Strong communities are safe communities. What would change if all of our policies—inside and outside of the legal system—reflected that basic truth?


When you hear the word “safety,” what comes to mind? You might imagine a safe place—your home, a local park, a place of worship—or the people you trust the most. Some of us think of somewhere quiet, away from the bustle and commotion, while others feel safest in a lively crowd. Or we might find safety when we can lose ourselves in a favorite activity: dancing, reading, boxing, painting.

All of those things—homes, human connection, public spaces, joy and creativity—are the hallmarks of safety in our lives. Yet these basic human needs rarely show up in conversations around public safety.

Talk of public safety usually centers on one thing: protection from crime. That’s a crucial need; there’s no doubt that we can’t be safe if we’re in danger of being harmed. But ask yourself, too: Can we really be safe if we’re facing the threat of eviction? If we can’t find a job to support our loved ones? If a mental illness goes untreated because we can’t access services?

When we think of public safety as the absence of crime, we risk overlooking all the things that need to be present for us to be safe—affordable homes, access to jobs and education, health care, vibrant public spaces, and more. Paradoxically, this leads to policies and practices that fail to reduce crime because they ignore—and even exacerbate—the needs that give rise to it.

Take the example of mass incarceration. The people who fill prisons and jails in the United States are disproportionately Black, Brown, and low-income. The system primarily affects people who, long before their arrest, have been deprived of equal access to quality education, decent housing, stable jobs, and needed services like mental health treatment—all due to systematic underinvestment in their communities.
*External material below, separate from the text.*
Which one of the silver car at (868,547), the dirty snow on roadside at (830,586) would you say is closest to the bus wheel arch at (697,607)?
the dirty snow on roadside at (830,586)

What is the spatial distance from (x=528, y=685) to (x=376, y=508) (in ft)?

Instead of correcting these wrongs, mass incarceration inflicts even more trauma and disadvantage on the people it touches—the same factors that drive much crime in the first place.

Recognizing that things like housing, jobs, and mental health treatment are integral to public safety means pivoting to policies that are preventative instead of reactive. Instead of responding to crimes only after they have occurred, we can prevent them from happening in the first place by investing in strong, healthy communities. And that goes hand in hand with addressing the injustices that have created racial disparities in access to education, job opportunities, housing, health care, and other basic needs.

A holistic approach to public safety has to center on key areas of need, all of which guide our work at the Center:

Strong communities are safe communities. For too long, our systems have gotten that logic backwards, putting a narrow approach to punishing crime before investment in basic needs. When we cultivate the things that bring meaning, stability, and joy to people’s lives and communities, we lay the groundwork for real public safety.